- The Washington Times - Friday, December 1, 2000

From 1964, when the first Mustang rolled off the Ford assembly line and out the factory door, Gary Bloss has been a fan of the sporty car from Ford.
His allegiance never wavered as the nimble little Mustang matured into a larger, heavier car in the early 1970s.
By June 1977 he had graduated from the University of Baltimore and was living in Annapolis. He thought about buying a new Mustang, but fiscal reality soon brought the recent graduate to consider a more affordable used Mustang.
He recalled how thrilling the slope-back Mustangs of 1971, 1972 and 1973 had appeared. That's the era where he would find his Mustang no squared-off coupe or convertible for him.
The search began and soon led to a one-owner, 5-year-old, 1972 Mustang with 92,000 miles registered on the odometer. Although the mileage was high, Mr. Bloss was assured the miles were mostly of the highway variety.
He bought the car, one of 15,622 such models manufactured, in July 1977.
Mr. Bloss found that his new-old Mustang had been ordered equipped as if he had ordered it himself.
The 2,952-pound Mustang came with accessories including
AM radio
Tinted windows
Air conditioning
Windshield washers
Automatic transmission
Day-night rearview mirror
Dual outside sports mirrors.
After a year of driving bliss, Mr. Bloss decided to have the Mustang repainted in its original light blue color. The dark blue interior remains virtually original, the floor-mounted automatic three-speed transmission lever protruding from the mahogany-lined console with gears from the front to rear of:
Park
Reverse
Neutral
Drive
Second
First.
By 1979 Mr. Bloss discovered that his 302-cubic-inch V-8 engine that produced 141 horsepower had begun smoking. The malady wasn't fatal and was easily remedied by a ring job.

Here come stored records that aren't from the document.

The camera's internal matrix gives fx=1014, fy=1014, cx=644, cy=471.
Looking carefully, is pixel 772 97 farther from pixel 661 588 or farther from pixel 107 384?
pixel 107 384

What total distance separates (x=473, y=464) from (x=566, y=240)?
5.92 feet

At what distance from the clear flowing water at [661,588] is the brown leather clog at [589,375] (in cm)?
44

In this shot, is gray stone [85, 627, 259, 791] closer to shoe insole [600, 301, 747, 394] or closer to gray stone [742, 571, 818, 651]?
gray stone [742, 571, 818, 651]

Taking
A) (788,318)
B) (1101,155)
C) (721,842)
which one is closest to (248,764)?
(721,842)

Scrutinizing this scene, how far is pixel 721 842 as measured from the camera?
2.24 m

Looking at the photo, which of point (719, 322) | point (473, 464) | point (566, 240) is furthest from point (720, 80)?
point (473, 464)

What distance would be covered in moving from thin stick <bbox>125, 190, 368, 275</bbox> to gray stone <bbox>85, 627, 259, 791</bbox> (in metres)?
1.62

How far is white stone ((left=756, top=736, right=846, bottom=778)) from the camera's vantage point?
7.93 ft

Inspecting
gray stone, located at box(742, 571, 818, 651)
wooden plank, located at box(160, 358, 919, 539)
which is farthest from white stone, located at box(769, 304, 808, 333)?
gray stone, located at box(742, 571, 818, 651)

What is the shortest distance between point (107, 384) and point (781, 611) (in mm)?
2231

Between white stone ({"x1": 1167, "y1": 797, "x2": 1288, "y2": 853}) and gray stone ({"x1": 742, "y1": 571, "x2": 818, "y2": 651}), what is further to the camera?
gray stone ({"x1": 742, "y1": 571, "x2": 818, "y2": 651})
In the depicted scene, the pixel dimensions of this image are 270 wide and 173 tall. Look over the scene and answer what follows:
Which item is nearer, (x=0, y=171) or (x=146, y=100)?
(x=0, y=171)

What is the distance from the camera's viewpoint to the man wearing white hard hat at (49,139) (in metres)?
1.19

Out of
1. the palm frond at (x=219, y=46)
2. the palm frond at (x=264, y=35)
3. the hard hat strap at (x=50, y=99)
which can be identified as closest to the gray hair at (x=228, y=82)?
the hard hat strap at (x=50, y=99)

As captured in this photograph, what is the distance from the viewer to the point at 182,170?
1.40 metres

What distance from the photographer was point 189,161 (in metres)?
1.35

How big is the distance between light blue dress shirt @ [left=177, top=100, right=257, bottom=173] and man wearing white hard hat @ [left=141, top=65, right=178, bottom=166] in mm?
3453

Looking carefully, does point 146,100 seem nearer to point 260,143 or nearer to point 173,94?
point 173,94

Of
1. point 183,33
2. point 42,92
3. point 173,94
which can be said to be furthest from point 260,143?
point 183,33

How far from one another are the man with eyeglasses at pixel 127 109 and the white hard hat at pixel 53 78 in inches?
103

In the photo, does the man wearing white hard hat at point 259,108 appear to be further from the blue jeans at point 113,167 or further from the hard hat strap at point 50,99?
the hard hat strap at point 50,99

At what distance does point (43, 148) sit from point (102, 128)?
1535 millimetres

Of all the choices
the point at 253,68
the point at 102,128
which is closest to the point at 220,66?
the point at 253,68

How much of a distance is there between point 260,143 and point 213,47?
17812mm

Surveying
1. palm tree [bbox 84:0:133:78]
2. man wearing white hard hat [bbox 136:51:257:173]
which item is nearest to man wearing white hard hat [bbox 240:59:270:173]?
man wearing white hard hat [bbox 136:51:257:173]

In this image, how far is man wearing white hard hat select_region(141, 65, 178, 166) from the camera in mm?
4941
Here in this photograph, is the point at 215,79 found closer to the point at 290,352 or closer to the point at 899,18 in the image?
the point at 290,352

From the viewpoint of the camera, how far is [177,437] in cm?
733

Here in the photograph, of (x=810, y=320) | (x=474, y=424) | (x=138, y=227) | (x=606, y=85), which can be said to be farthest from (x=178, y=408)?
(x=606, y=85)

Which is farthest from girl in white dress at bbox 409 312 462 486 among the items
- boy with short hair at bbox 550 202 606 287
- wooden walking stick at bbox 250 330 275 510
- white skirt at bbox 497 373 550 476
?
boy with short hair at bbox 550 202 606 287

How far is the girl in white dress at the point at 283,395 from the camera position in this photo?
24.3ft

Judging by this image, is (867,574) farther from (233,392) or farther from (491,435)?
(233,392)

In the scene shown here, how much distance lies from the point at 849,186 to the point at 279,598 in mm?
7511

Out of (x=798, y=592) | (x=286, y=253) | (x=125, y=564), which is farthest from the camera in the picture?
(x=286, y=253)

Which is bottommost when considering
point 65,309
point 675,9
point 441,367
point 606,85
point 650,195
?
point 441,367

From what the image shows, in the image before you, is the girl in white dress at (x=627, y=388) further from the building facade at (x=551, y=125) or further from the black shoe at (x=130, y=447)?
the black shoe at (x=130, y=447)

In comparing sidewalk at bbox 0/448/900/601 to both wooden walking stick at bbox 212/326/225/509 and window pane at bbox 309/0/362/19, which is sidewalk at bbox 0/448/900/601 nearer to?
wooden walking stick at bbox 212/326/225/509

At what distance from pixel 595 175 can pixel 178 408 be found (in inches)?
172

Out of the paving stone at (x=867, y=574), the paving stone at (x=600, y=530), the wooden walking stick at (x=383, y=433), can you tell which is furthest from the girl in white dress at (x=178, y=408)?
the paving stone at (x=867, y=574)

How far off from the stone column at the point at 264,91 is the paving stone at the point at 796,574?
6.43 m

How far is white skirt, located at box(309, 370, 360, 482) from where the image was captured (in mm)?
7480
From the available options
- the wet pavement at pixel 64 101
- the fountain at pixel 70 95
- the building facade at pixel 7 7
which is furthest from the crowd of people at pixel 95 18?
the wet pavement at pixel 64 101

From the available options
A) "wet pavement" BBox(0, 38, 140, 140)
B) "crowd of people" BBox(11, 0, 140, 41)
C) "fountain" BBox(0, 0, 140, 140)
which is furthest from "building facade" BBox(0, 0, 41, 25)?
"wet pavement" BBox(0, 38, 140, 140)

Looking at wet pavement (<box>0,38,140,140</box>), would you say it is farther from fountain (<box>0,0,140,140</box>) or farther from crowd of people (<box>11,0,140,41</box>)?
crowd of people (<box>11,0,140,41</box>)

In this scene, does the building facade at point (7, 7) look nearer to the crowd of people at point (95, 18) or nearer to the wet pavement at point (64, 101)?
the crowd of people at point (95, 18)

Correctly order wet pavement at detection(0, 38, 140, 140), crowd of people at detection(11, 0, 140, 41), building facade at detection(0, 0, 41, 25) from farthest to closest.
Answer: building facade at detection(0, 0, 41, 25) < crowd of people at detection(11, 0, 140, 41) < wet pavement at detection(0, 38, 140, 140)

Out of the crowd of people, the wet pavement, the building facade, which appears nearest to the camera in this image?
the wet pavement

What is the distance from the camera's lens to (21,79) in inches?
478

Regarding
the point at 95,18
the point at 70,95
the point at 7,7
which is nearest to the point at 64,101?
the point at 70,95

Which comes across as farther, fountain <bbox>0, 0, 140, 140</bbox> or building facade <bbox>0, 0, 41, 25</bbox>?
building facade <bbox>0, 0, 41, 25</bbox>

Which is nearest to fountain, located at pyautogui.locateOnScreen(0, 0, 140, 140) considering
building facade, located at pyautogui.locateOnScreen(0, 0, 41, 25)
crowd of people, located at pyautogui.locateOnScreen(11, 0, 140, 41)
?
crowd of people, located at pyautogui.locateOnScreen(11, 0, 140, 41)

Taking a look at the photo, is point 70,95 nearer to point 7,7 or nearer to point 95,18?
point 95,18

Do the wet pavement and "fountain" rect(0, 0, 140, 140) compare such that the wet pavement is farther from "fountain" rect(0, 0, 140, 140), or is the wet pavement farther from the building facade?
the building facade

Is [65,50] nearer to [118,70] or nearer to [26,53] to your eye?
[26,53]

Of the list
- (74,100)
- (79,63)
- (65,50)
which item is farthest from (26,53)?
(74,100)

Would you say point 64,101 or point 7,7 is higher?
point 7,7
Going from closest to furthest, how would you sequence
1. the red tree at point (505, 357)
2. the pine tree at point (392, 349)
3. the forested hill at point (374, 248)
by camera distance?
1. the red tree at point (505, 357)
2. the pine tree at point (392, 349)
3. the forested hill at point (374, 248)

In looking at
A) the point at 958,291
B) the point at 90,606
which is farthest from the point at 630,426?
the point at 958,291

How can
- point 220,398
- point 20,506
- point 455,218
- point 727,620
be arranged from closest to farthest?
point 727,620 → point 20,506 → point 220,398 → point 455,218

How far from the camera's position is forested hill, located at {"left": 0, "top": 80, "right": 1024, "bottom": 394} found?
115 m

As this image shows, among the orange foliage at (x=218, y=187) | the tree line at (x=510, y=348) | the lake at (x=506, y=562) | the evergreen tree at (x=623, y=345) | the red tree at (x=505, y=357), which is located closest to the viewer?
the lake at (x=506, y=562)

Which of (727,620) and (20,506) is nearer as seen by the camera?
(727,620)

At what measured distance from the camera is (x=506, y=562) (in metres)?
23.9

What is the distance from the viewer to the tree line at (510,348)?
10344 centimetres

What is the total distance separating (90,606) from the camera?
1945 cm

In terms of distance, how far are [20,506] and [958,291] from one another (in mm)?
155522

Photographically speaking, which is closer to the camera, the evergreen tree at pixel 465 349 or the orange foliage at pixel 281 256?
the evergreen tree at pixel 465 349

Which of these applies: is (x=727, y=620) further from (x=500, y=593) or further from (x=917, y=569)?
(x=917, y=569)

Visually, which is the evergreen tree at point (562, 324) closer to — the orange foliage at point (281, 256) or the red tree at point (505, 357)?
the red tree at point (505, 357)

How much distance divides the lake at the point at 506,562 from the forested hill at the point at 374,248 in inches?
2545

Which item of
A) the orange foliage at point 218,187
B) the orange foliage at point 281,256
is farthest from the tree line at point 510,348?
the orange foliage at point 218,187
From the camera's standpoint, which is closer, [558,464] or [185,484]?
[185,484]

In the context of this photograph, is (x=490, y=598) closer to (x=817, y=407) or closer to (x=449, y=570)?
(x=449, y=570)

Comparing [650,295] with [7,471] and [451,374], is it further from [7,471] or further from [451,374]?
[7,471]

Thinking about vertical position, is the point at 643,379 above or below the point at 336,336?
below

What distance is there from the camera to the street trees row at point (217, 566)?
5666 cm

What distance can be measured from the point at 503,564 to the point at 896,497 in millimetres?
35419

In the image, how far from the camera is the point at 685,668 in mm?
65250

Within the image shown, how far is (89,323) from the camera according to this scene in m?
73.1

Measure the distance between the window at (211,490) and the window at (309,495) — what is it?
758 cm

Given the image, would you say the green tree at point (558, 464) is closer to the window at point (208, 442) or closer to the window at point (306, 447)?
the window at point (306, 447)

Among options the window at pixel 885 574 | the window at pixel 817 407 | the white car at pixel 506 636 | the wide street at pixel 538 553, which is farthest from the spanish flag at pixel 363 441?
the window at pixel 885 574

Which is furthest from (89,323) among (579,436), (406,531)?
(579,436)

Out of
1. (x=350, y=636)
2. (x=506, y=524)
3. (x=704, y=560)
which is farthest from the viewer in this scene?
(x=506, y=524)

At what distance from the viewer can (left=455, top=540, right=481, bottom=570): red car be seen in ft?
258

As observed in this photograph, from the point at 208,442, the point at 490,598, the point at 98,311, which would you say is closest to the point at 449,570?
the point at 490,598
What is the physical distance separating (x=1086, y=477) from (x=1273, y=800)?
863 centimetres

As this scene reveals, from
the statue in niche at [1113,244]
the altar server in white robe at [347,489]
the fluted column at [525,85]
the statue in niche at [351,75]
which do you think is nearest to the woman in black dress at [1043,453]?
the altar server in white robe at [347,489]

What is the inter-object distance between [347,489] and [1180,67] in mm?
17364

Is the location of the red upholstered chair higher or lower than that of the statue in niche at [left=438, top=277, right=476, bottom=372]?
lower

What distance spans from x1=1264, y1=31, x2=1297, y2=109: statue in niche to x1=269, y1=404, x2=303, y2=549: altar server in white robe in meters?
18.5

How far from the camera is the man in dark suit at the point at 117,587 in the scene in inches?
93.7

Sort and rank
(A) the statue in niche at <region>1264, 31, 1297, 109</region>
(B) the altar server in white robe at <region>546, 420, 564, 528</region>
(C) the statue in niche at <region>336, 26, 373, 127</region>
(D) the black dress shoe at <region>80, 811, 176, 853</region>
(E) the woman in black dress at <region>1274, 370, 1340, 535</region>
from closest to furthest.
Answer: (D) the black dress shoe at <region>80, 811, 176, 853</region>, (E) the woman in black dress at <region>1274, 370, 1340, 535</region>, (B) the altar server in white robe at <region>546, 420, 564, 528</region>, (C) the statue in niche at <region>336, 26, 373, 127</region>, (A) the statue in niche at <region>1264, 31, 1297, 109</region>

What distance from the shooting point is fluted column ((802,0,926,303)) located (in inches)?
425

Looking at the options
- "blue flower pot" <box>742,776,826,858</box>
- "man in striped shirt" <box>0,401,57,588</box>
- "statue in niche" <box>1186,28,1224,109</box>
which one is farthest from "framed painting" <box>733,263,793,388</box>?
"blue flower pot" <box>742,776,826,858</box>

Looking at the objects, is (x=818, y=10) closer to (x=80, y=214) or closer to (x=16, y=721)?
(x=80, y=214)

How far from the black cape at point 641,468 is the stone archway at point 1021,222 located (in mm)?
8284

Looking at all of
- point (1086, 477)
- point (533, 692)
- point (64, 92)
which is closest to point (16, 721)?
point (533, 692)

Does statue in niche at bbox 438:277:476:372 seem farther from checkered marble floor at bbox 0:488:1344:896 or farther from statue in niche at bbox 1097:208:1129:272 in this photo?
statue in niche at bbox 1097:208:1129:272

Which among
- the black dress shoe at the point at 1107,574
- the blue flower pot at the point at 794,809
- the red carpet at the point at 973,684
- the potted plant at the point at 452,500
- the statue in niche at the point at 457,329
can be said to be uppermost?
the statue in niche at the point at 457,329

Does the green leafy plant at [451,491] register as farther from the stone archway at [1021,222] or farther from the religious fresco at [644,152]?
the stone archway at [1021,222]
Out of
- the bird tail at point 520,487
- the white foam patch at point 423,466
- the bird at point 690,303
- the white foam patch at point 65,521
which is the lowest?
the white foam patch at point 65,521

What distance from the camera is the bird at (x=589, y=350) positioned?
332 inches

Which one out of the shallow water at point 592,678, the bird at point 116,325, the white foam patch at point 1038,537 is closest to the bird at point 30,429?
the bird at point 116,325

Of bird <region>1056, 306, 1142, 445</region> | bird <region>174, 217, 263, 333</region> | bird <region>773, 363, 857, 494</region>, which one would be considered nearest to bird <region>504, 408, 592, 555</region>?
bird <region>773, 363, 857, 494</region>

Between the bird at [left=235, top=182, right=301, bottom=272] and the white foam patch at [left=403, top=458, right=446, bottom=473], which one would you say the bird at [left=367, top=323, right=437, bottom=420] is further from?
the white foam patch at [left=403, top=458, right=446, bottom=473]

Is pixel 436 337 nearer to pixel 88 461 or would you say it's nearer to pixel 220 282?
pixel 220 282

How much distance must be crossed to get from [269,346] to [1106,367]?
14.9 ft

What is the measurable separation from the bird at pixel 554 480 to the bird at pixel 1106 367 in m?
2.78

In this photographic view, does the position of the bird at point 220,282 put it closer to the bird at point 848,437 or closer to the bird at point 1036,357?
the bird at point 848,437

With the engine bored out and the installation of oversize rings and hydraulic lifters the problem was solved. The valves were also ground during this exercise.
When all the work was complete he mounted FR-70x14-inch radial tires on optional Cragar wheels set on the 109-inch wheelbase. The new tires provide superior performance and ride over the original bias-ply tires.
Since the refurbishing more than 20 years ago Mr. Bloss has driven his refreshed car to several local Mustang shows as well as on trips to Atlantic City, N.J., and vacations to the Pocono Mountains. The odometer now has recorded more than 110,000 miles.
With a 20-gallon gasoline tank to feed the V-8, Mr. Bloss reports overall mileage of about 17 miles per gallon.
Of course, that mileage figure doesn't apply when the high end of the 120 mph speedometer is challenged. "I know it'll do at least 110 mph," Mr. Bloss said.
Mr. Bloss, now married, has moved his family to Alexandria, Va. He has made a few alterations to the car for his personal pleasure but none that can't be easily undone.
The personal touches were made with Mr. Bloss' preteen son, Gary Junior, in mind. Both father and son like the long, chrome side exhaust pipes that permit a healthy rumble to roll out.
After more than two decades of work, Mr. Bloss has his Mustang in the condition he has long sought. Additionally, the engine is running strong.
Mr. Bloss has every intention of maintaining his sleek Mustang with the assistance of his son. Eventually, Mr. Bloss said, if Gary Jr. is receptive to the idea, the Mustang will be his.